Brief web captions
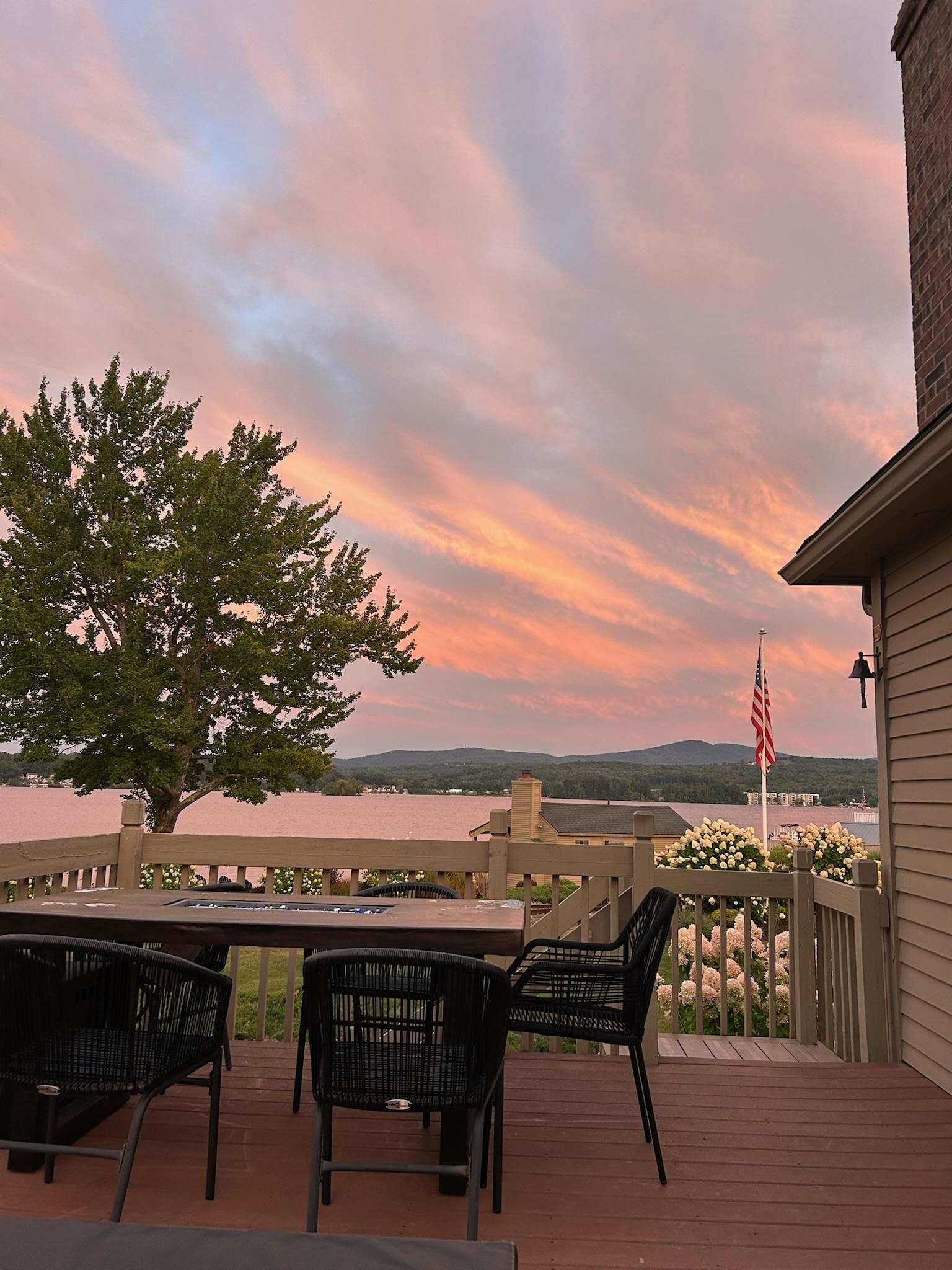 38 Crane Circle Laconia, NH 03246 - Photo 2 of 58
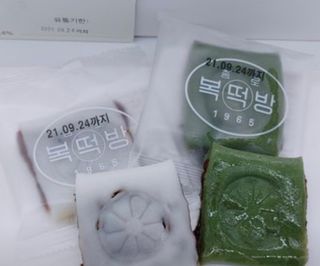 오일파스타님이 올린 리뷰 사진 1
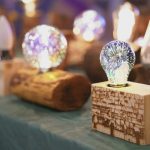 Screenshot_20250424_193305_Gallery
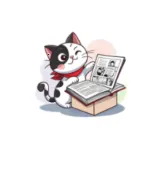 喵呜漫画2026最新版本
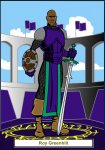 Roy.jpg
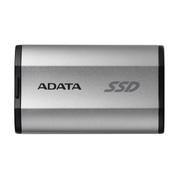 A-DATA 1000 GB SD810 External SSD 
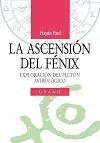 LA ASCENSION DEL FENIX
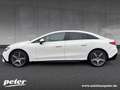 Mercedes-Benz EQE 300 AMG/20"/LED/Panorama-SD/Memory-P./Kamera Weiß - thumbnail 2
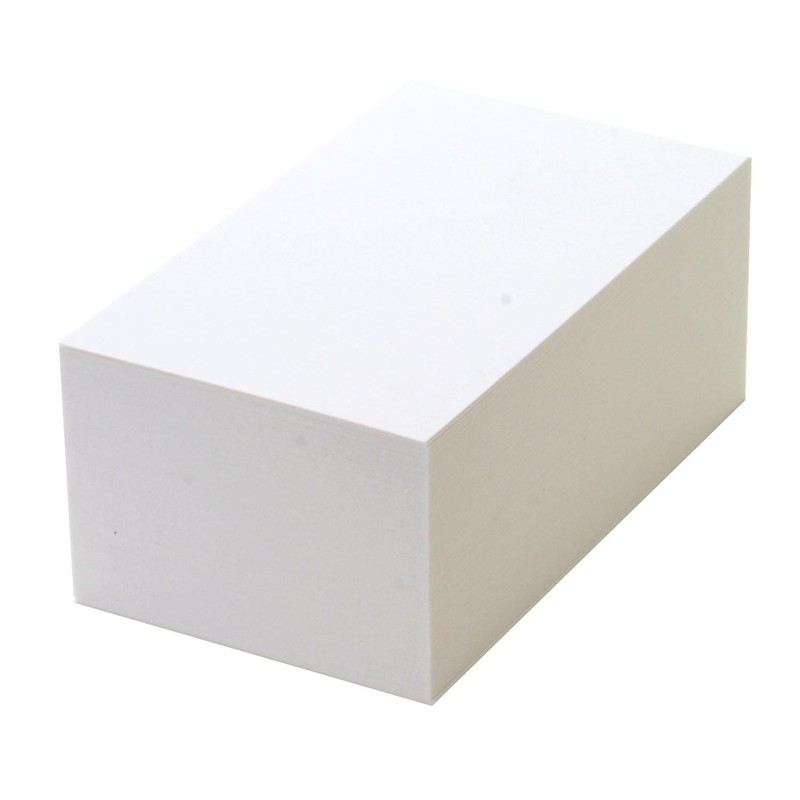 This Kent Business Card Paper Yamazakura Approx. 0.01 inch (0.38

...

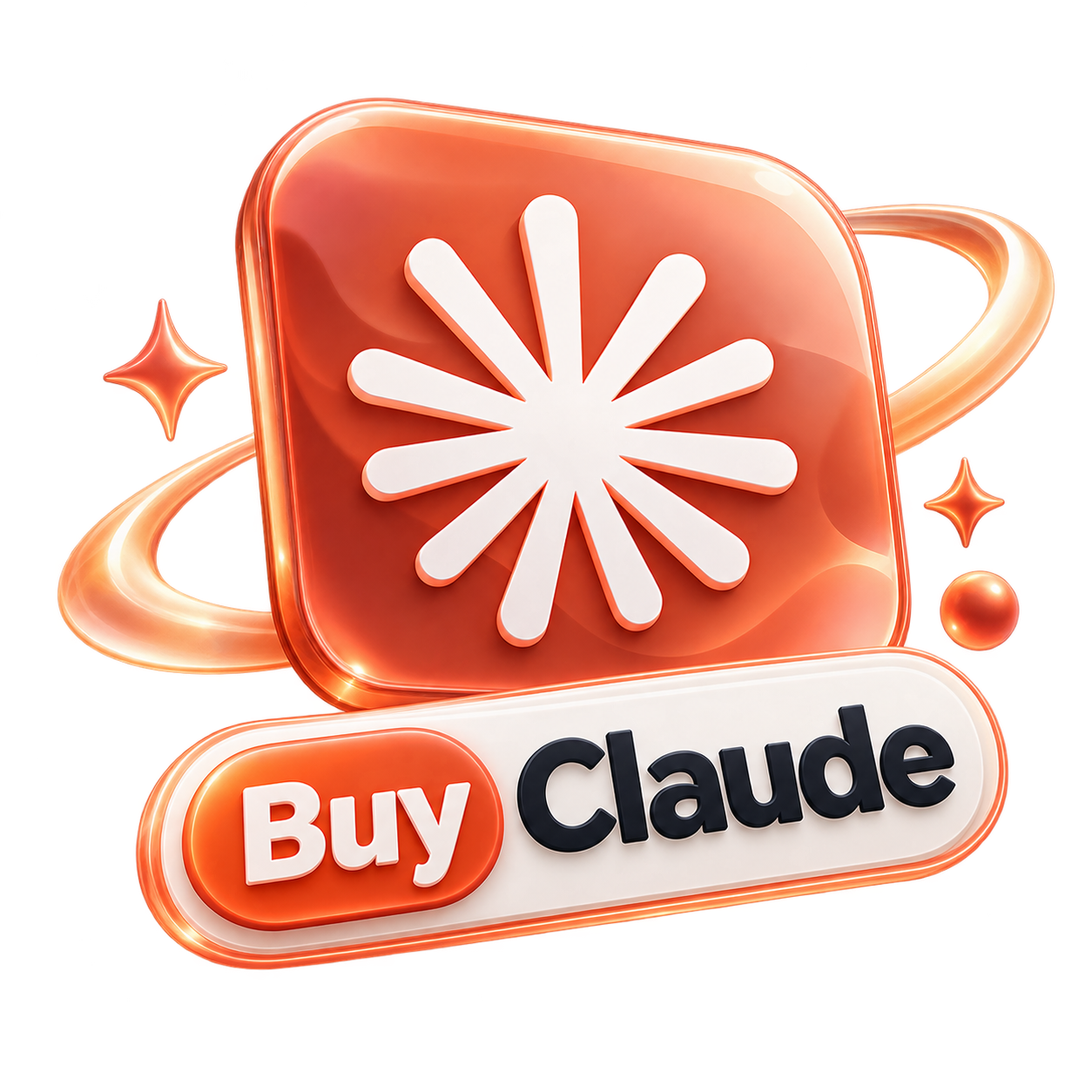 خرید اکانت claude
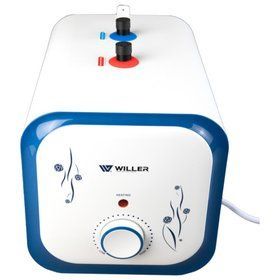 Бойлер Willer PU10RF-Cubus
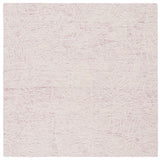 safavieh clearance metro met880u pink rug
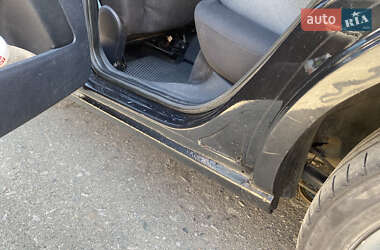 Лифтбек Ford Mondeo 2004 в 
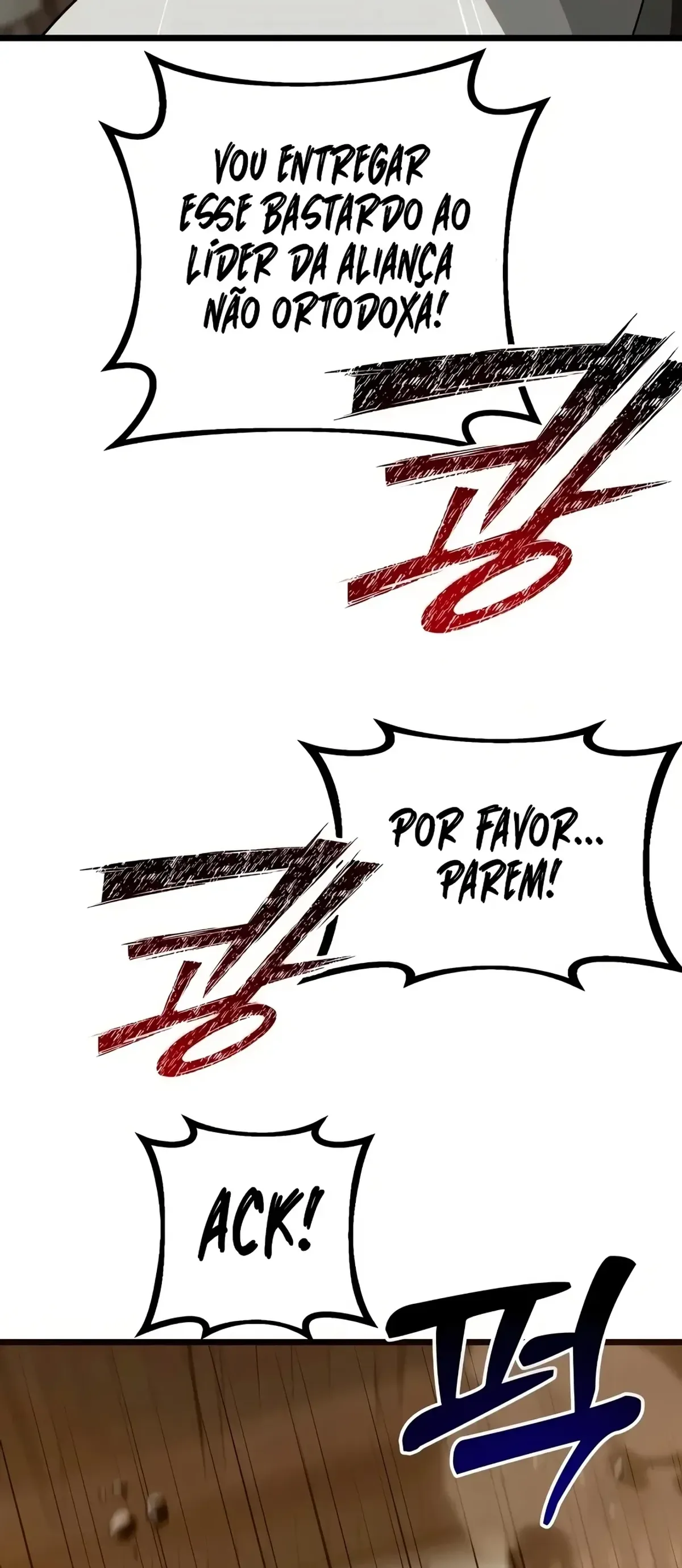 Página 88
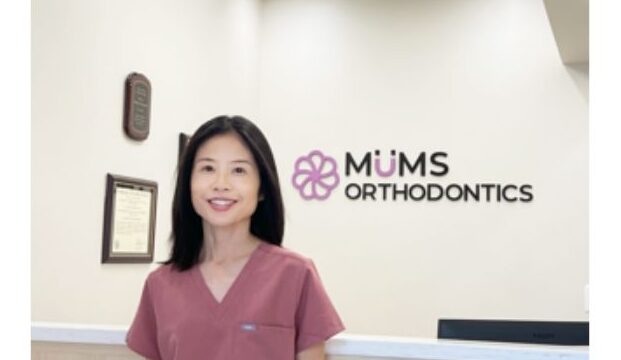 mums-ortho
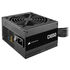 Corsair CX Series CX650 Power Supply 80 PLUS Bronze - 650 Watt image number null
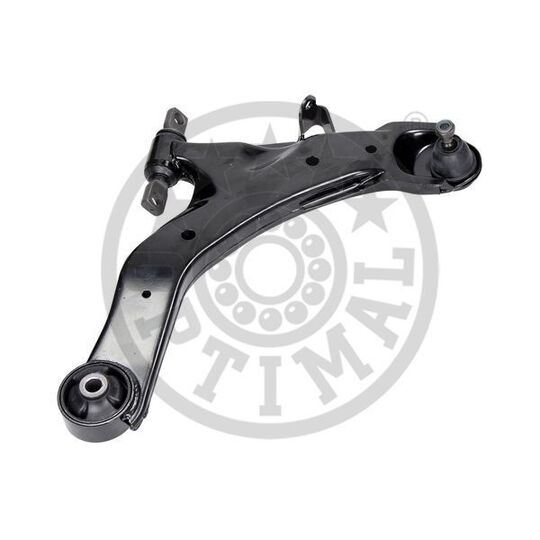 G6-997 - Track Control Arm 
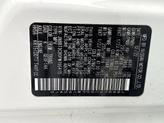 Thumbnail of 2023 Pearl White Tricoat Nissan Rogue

---

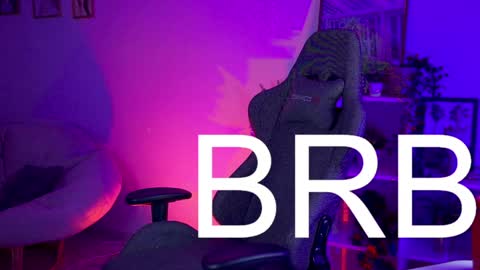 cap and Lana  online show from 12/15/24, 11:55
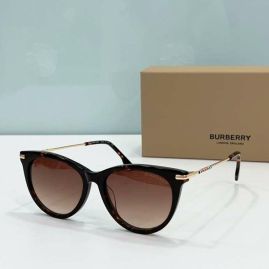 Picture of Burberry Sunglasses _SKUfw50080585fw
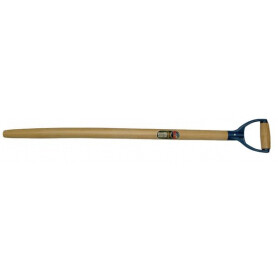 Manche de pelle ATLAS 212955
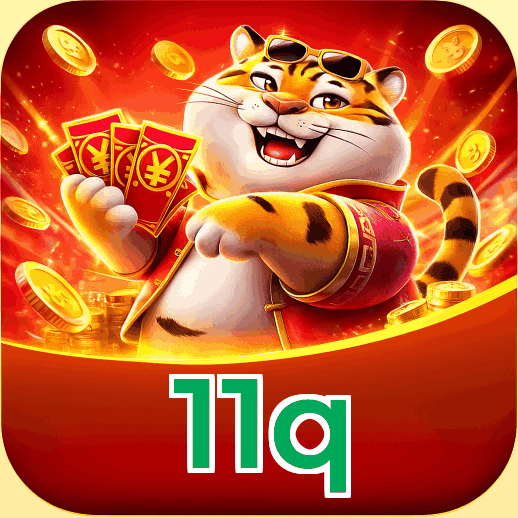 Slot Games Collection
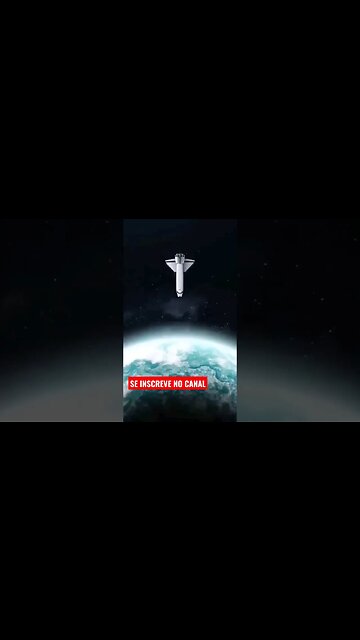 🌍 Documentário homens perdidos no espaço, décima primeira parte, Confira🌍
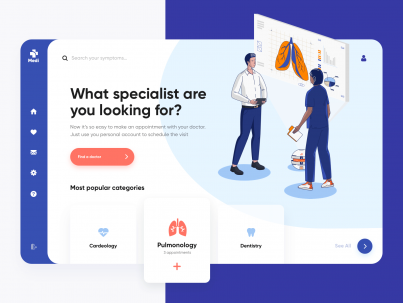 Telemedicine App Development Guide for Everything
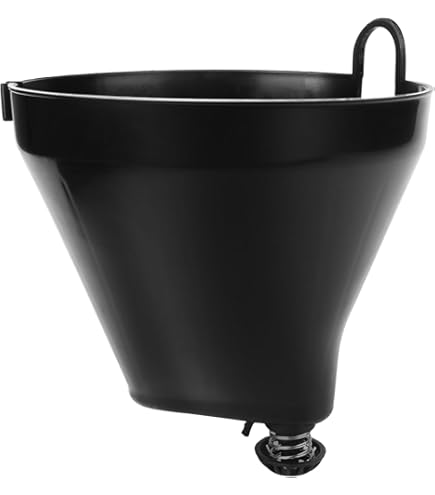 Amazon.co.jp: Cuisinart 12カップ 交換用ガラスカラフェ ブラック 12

### Task statement
Render the records starting at the line containing "خرید اکانت claude" and ending at the line containing "Thumbnail of 2023", both included, as a JSON list of strings with one string per line and any blank lines left out. Leave the pictures out of the answer.

### Exercise answer
[
  " خرید اکانت claude",
  " Бойлер Willer PU10RF-Cubus",
  " safavieh clearance metro met880u pink rug",
  " Лифтбек Ford Mondeo 2004 в ",
  " Página 88",
  " mums-ortho",
  " Corsair CX Series CX650 Power Supply 80 PLUS Bronze - 650 Watt image number null",
  " G6-997 - Track Control Arm ",
  " Thumbnail of 2023 Pearl White Tricoat Nissan Rogue"
]